## WHAT YOU ARE ASKED TO DO
Copy the entries word for word, from the first line through the line containing "point (9, 195) <", and stop there.

## RECORDED INFORMATION

---

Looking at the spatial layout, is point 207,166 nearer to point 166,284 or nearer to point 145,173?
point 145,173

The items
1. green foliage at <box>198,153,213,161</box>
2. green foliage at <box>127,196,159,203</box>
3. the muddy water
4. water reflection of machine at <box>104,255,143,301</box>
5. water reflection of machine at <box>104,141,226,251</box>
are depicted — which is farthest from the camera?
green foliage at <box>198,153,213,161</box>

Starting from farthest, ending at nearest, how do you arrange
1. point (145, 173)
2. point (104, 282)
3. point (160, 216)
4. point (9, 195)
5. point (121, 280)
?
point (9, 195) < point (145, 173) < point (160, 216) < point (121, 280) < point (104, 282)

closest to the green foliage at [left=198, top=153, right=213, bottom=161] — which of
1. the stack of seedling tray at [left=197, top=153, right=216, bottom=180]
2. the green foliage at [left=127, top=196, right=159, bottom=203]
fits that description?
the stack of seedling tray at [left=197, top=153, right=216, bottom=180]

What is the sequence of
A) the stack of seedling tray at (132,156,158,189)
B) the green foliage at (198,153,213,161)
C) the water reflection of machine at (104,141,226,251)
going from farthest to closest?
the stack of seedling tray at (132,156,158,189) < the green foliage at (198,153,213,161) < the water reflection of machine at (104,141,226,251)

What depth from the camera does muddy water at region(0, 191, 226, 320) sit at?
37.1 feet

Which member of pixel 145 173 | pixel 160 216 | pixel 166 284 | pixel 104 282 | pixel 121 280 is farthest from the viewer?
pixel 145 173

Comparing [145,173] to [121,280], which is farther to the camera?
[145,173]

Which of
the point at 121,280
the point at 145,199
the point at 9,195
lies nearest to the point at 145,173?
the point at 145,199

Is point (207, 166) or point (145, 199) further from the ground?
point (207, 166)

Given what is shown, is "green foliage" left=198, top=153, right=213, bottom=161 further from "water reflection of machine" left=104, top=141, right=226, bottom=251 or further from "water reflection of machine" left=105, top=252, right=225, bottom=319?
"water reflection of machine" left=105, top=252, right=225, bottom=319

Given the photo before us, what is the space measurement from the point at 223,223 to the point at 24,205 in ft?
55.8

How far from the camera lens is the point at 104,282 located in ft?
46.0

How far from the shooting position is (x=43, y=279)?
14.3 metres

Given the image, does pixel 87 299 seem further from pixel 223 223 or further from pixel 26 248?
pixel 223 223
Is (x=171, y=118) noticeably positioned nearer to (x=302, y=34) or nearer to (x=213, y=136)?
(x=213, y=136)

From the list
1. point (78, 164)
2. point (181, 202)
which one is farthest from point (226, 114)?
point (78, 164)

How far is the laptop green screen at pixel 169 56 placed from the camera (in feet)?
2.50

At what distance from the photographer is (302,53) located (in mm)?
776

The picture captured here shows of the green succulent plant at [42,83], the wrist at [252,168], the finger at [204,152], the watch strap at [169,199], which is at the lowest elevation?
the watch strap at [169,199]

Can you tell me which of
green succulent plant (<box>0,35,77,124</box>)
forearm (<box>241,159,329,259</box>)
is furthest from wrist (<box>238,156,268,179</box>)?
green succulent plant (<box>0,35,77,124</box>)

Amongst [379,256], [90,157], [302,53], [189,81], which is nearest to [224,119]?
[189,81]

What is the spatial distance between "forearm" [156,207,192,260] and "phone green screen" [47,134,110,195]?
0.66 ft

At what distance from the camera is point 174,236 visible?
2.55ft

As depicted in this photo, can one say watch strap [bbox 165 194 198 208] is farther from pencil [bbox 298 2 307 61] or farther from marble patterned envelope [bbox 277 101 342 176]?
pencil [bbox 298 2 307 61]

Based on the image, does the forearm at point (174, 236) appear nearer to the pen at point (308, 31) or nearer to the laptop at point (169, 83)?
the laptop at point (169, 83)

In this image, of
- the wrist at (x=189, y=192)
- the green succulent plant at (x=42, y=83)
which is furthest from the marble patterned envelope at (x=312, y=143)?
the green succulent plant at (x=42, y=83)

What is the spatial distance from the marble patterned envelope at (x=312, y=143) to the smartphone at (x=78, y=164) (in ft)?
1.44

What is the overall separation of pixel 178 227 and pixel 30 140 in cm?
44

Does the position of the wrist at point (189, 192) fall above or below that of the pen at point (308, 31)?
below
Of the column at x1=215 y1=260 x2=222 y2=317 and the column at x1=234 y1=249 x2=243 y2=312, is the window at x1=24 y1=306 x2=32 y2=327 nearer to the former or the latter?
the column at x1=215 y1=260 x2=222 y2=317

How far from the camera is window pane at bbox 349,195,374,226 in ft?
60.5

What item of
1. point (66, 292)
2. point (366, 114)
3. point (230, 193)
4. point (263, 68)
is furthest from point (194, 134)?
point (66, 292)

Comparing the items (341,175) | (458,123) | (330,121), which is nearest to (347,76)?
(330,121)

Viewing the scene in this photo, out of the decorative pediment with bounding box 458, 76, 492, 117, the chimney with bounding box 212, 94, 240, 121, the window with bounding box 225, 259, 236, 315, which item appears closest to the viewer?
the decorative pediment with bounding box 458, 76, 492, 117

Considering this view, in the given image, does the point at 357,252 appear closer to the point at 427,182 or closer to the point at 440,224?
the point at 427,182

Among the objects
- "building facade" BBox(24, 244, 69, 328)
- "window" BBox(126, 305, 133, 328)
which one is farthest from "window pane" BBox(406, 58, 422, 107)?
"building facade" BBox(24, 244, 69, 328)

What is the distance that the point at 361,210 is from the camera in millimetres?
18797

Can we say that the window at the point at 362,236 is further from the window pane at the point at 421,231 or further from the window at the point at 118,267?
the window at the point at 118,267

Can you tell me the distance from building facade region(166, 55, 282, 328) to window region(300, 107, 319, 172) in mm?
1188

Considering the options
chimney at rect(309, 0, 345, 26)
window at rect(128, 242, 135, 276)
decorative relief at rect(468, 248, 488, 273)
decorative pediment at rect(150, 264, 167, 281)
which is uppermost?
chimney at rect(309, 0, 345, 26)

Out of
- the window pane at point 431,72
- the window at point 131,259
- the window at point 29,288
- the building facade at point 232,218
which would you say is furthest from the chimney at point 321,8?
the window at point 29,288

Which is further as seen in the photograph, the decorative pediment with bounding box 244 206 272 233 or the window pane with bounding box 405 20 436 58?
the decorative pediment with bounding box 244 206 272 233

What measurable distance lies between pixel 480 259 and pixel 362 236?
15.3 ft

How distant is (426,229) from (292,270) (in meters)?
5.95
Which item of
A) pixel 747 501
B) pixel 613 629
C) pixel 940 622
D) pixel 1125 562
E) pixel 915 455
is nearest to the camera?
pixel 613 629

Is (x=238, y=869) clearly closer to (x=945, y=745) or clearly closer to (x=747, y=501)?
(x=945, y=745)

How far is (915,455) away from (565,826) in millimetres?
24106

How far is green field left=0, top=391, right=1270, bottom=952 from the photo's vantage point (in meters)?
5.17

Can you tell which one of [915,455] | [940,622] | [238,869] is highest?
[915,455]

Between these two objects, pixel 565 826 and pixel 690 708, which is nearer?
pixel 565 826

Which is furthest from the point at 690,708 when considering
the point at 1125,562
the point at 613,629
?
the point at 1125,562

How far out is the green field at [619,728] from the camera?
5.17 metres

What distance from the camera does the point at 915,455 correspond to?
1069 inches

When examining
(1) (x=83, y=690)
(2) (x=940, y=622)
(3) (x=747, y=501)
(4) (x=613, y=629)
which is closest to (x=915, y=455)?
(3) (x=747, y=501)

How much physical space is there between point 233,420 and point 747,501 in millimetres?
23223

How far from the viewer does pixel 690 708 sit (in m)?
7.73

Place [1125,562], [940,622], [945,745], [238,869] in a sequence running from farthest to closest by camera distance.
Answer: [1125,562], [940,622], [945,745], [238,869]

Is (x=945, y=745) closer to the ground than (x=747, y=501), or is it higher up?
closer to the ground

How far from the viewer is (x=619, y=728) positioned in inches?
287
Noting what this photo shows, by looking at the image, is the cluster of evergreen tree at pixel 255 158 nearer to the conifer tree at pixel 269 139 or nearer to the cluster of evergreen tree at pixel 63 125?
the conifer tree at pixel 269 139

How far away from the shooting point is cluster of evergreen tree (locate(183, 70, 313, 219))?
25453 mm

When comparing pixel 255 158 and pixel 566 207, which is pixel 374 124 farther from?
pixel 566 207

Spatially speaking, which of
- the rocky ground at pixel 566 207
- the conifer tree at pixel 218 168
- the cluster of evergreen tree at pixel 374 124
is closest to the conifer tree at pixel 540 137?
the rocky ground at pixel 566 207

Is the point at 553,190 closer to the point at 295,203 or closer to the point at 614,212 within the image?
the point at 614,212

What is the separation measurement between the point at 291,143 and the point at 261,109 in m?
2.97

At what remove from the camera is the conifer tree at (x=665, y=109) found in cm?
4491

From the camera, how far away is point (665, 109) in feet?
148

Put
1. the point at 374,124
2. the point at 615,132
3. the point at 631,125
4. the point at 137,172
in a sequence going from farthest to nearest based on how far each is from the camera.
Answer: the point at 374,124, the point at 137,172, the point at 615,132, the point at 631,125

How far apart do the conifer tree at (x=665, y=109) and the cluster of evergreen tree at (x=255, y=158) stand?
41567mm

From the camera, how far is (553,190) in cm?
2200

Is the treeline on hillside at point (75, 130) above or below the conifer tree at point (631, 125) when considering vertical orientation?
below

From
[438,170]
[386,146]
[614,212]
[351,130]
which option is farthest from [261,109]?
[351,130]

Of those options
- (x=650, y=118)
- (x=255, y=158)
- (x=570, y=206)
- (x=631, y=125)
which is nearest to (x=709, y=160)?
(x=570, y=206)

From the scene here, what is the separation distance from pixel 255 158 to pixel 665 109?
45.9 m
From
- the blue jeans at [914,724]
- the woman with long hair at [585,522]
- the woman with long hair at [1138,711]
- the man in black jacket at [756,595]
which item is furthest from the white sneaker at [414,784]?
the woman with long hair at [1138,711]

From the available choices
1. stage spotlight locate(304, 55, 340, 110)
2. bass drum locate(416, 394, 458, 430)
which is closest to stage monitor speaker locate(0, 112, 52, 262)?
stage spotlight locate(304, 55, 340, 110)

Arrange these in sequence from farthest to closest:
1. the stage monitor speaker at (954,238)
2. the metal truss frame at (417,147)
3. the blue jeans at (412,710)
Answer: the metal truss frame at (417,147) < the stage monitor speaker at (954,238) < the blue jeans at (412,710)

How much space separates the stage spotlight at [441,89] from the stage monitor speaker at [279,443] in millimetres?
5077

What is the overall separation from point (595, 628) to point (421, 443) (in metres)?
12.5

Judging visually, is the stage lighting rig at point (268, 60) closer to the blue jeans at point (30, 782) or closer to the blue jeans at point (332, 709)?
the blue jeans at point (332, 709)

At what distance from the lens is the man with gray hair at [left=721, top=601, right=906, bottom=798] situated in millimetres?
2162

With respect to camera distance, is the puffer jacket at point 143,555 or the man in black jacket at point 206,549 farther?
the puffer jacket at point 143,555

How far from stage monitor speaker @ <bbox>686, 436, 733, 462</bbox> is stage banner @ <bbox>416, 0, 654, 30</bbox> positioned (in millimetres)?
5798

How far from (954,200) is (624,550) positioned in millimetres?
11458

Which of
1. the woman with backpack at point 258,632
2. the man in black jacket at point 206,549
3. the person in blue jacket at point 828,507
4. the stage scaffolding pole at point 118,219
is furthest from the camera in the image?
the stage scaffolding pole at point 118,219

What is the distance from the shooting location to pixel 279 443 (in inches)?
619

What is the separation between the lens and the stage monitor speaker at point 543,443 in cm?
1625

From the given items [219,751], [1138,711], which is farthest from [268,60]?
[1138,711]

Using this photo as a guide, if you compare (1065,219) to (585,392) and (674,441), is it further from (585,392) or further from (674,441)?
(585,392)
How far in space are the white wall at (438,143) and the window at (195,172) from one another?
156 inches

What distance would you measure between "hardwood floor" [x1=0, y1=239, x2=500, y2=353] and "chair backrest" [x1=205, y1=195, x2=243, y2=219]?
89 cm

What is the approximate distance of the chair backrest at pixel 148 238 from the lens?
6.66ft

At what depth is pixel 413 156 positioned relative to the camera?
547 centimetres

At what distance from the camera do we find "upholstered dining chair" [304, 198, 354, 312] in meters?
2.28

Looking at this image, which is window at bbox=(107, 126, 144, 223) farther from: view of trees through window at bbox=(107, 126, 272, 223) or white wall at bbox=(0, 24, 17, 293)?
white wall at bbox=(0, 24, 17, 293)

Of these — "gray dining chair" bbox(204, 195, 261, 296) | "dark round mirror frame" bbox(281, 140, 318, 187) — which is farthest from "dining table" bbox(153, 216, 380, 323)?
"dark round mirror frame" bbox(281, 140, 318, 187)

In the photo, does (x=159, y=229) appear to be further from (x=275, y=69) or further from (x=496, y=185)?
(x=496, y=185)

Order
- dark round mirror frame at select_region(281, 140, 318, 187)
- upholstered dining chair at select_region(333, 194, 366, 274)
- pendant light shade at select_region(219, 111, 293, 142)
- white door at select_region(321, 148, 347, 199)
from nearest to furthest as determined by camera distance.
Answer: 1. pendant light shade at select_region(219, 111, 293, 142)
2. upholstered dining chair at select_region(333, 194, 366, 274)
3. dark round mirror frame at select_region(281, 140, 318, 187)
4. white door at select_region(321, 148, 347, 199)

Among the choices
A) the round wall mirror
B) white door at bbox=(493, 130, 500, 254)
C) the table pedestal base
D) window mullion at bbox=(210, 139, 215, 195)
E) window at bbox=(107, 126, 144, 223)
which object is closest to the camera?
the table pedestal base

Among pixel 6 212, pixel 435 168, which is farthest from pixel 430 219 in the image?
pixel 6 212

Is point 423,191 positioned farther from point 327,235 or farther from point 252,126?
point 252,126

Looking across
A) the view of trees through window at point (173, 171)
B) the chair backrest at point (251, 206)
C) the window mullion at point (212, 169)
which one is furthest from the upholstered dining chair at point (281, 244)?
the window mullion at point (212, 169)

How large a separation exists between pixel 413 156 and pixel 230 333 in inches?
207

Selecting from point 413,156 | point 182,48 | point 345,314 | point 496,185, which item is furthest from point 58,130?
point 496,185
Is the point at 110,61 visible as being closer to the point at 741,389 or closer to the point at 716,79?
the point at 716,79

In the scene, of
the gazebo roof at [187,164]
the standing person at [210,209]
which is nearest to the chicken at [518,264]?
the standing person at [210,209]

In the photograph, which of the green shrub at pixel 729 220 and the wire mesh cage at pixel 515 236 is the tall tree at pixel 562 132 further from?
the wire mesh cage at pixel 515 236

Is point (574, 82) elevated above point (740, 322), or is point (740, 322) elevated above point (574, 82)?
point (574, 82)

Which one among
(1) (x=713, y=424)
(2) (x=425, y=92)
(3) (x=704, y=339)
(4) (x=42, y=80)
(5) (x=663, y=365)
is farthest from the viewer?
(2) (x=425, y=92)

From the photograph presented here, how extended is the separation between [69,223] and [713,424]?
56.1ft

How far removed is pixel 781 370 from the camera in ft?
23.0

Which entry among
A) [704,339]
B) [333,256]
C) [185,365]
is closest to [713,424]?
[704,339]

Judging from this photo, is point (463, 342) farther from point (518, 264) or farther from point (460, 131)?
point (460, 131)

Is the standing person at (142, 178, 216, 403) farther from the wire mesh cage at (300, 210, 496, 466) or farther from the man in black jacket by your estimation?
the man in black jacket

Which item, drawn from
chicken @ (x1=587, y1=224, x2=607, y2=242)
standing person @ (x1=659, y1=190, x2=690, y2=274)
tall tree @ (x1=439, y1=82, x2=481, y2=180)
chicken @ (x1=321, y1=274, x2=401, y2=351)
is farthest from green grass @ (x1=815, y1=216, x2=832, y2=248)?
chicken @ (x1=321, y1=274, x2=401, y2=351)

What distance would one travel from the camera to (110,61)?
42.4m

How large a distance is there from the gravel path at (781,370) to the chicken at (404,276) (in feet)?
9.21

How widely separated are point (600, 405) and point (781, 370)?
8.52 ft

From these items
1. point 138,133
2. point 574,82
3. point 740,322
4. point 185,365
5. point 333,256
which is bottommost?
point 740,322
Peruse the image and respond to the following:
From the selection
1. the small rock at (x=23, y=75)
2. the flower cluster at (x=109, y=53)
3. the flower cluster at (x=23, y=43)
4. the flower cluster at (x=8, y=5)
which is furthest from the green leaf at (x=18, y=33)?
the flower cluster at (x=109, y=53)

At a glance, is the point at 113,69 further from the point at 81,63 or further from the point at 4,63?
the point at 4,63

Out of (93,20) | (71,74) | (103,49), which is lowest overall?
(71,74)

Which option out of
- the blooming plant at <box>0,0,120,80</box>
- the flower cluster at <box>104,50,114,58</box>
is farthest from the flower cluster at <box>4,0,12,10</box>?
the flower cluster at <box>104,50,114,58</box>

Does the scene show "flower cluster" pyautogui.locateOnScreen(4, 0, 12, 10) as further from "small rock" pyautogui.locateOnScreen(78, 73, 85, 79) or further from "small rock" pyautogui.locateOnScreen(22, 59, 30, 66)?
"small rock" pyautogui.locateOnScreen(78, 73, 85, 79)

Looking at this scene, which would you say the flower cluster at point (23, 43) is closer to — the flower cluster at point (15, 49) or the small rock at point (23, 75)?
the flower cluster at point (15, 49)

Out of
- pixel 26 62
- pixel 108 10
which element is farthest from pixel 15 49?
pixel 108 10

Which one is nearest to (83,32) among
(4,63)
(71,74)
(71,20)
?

---

## SOLUTION
Looking at the spatial layout, is point 207,166 nearer to point 166,284 or nearer to point 145,173?
point 145,173

The items
1. green foliage at <box>198,153,213,161</box>
2. green foliage at <box>127,196,159,203</box>
3. the muddy water
4. water reflection of machine at <box>104,255,143,301</box>
5. water reflection of machine at <box>104,141,226,251</box>
are depicted — which is farthest from the camera?
green foliage at <box>198,153,213,161</box>

Starting from farthest, ending at nearest, how do you arrange
1. point (145, 173)
2. point (104, 282)
3. point (160, 216)
4. point (9, 195)
5. point (121, 280)
?
point (9, 195) < point (145, 173) < point (160, 216) < point (121, 280) < point (104, 282)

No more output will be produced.